> _YOUR OBJECTIVE_:
Start at the line holding "Copyright 2023 Andy Ellis". Write out that line and each one after it to the end of the data, unchanged.

INPUT: Begin

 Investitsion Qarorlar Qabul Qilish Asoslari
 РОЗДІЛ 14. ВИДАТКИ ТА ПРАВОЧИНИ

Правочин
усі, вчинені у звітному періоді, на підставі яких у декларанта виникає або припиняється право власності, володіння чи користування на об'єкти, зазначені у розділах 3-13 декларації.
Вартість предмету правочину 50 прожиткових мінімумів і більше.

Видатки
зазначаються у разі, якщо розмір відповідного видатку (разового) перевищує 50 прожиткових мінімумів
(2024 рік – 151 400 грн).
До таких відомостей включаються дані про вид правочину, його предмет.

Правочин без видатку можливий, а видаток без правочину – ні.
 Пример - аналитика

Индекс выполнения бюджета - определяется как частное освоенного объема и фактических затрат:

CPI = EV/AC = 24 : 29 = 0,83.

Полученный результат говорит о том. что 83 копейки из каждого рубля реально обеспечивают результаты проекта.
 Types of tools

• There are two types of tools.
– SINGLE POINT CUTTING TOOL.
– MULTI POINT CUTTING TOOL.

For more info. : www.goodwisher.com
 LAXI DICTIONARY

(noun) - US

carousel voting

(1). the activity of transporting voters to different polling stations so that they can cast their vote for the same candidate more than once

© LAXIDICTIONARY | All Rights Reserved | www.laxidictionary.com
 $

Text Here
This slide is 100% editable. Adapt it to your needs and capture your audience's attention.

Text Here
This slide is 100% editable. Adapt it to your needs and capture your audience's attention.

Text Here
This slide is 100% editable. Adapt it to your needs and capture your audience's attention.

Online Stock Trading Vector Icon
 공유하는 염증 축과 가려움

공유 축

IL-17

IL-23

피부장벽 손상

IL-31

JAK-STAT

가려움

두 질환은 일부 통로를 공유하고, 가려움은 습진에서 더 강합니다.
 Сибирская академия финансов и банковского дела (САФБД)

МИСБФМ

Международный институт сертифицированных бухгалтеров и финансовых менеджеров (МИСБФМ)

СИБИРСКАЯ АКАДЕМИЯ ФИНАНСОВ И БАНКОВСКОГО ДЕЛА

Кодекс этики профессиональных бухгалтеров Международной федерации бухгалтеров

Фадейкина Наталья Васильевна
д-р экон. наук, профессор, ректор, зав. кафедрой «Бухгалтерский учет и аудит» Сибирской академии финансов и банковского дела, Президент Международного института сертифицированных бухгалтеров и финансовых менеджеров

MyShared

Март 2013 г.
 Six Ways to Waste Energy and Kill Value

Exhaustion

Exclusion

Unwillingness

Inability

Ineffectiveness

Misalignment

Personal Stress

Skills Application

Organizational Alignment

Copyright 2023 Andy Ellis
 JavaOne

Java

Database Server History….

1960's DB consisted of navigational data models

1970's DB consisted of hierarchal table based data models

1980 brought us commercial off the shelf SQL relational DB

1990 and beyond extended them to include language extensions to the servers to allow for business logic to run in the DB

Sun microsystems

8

INPUT: End

> _EXERCISE OUTPUT_:
Copyright 2023 Andy Ellis
 JavaOne

Java

Database Server History….

1960's DB consisted of navigational data models

1970's DB consisted of hierarchal table based data models

1980 brought us commercial off the shelf SQL relational DB

1990 and beyond extended them to include language extensions to the servers to allow for business logic to run in the DB

Sun microsystems

8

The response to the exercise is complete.